On June 22, 1981, the former president of IBT and three ex-subordinates
were indicted for alleged fraudulent tests on four chemicals. The four
suspect chemicals were TCC, an antibacterial agent used in deodorant
soaps; naprosyn, an arthritis medication; and soconor and nemacur, both
pesticides.
The full extent of the fraud can be seen in the studies of TCC done
for Monsanto. During the experiments, IBT substituted live rats for
those which died and did not keep proper identification of the test
animals; it also provided the FDA with false information and made a
practice of shredding documents.
These testing procedures did not appear to disturb Monsanto. It originally
fought efforts by FDA inspectors to gain access to TCC records and only
later, during an investigation by the U.S. Senate Subcommittee on Health
and Scientific Research, did Monsanto try to present itself as being
cooperative. Despite its huge financial stake in TCC, Monsanto was allowed
(by the FDA) to retest the chemical; the FDA accepted Monsanto's decision
that TCC was safe. Oh yes, one of the indicted IBT men now works for
Monsanto.
The Monsanto/TCC case may be merely the tip of the iceberg; IBT conducted
tests for nearly 30 years and its corporate clients included companies
that produced drugs, dyes, plastics, pesticides, food additives, and
cosmetics. (The companies included Proctor and Gamble, Armour, Upjohn,
Dow, 3M, and Shell.) Governmental clients included the Army, Defense
Department, Environmental Protection Agency, and the Food and Drug Administration.
And the World Health Organization relied heavily on IBT to set human-exposure
standards for potentially dangerous chemicals to be used in foreign
countries.
Nor is such fraud confined to chemical testing.
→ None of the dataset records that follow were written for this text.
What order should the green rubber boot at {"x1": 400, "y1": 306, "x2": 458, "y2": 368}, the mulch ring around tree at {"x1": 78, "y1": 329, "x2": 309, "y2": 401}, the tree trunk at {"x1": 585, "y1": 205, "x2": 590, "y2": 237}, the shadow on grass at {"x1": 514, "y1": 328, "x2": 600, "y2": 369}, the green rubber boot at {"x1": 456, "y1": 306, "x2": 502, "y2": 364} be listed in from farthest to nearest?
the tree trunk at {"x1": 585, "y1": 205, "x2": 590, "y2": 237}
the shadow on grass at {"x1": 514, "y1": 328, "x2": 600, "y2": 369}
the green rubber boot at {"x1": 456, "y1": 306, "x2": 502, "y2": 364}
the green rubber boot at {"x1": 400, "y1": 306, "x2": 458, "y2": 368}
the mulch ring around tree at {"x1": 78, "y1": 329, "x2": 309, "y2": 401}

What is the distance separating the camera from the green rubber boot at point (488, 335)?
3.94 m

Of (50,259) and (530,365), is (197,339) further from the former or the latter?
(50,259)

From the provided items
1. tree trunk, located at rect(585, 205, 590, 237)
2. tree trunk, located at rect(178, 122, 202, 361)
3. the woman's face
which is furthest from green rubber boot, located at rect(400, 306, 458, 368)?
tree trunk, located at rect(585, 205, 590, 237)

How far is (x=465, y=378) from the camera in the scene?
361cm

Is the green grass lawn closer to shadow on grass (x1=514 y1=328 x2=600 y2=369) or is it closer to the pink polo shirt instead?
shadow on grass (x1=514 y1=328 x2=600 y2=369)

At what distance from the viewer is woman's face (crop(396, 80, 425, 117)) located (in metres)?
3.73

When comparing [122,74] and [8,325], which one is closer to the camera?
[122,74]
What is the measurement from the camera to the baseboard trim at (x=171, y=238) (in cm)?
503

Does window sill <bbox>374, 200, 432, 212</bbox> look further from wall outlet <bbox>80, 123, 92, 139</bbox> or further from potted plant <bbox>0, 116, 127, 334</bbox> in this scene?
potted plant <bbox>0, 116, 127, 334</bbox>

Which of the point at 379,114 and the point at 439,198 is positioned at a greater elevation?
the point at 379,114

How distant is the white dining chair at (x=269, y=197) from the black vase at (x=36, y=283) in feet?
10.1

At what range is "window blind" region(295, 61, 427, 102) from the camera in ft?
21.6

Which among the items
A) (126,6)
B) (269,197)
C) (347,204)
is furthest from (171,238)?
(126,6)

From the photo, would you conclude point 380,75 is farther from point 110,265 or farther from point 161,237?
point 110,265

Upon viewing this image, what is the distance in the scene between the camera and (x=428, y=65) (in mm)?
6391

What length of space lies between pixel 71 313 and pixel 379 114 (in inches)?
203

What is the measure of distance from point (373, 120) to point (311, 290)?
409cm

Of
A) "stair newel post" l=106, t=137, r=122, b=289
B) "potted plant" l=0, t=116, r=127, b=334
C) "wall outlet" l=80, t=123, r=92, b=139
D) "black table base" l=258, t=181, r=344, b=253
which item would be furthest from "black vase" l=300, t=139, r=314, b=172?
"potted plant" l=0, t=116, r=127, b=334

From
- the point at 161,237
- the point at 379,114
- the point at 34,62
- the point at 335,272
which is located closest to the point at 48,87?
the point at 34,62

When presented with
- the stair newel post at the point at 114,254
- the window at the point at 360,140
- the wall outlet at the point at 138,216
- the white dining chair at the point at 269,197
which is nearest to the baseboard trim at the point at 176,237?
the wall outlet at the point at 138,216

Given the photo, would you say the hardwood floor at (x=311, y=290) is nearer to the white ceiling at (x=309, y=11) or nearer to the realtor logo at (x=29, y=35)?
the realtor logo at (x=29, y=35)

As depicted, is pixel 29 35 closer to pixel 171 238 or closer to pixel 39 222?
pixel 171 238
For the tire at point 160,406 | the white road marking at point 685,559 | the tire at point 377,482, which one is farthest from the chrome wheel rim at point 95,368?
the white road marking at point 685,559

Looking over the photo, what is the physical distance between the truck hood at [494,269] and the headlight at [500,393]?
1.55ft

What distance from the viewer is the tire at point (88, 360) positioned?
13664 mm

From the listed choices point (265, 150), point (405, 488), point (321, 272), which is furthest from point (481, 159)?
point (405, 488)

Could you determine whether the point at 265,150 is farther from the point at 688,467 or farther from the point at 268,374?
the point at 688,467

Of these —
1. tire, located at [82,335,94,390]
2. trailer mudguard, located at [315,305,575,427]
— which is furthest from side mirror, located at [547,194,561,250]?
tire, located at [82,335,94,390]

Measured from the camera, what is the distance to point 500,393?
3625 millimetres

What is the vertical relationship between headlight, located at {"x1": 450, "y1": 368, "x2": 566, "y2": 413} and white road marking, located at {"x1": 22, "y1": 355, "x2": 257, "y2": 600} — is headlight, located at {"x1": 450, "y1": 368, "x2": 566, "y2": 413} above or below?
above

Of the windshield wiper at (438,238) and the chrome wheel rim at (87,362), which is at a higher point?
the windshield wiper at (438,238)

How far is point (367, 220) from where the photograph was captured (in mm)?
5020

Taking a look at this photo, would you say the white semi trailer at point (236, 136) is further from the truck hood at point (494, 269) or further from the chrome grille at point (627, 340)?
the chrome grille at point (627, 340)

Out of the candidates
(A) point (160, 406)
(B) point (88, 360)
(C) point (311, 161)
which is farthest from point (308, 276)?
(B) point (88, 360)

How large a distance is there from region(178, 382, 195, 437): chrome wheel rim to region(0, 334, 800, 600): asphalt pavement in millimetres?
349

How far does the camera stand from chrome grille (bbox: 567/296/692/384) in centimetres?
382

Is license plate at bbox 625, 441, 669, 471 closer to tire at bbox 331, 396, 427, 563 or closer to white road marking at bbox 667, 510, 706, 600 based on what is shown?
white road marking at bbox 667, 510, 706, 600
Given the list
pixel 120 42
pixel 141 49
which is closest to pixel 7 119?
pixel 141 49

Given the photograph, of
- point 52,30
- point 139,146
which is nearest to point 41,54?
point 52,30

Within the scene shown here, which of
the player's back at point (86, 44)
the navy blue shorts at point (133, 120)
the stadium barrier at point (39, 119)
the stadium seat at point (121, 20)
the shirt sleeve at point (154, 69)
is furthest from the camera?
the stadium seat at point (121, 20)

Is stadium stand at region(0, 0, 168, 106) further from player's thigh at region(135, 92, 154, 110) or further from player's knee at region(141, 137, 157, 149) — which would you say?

For nearly a year,
a team of reporters and researchers working at Mother Jones and the
Center for Investigative Reporting examined the subject of safety with
particular attention to testing laboratories, standard setting boards
and regulatory agencies that perform, review, certify and oversee the
science of testing for safety. They found that much of the research
and regulatory effort aimed at ensuring us a safer world is either fraudulent
or useless. Rather than living in a scientifically proven, healthy,
hazard-free environment, we are actually surrounded by a comforting
illusion of safety ... an illusion created by public and private institutions
more concerned with the safety of their own existence than with the
safety of the public.
It is the news media's responsibility to shatter such illusions.
SOURCES:
FOCUS/MIDWEST, September, 1982, "Testing Fraud," by Judith
and Mark Miller; Mother Jones and the Center for Investigative Reporting,
1982, "The Illusion of Safety," by Mark Dowie, Douglas Foster,
Carolyn Marshall, David Weir, Jonathan King.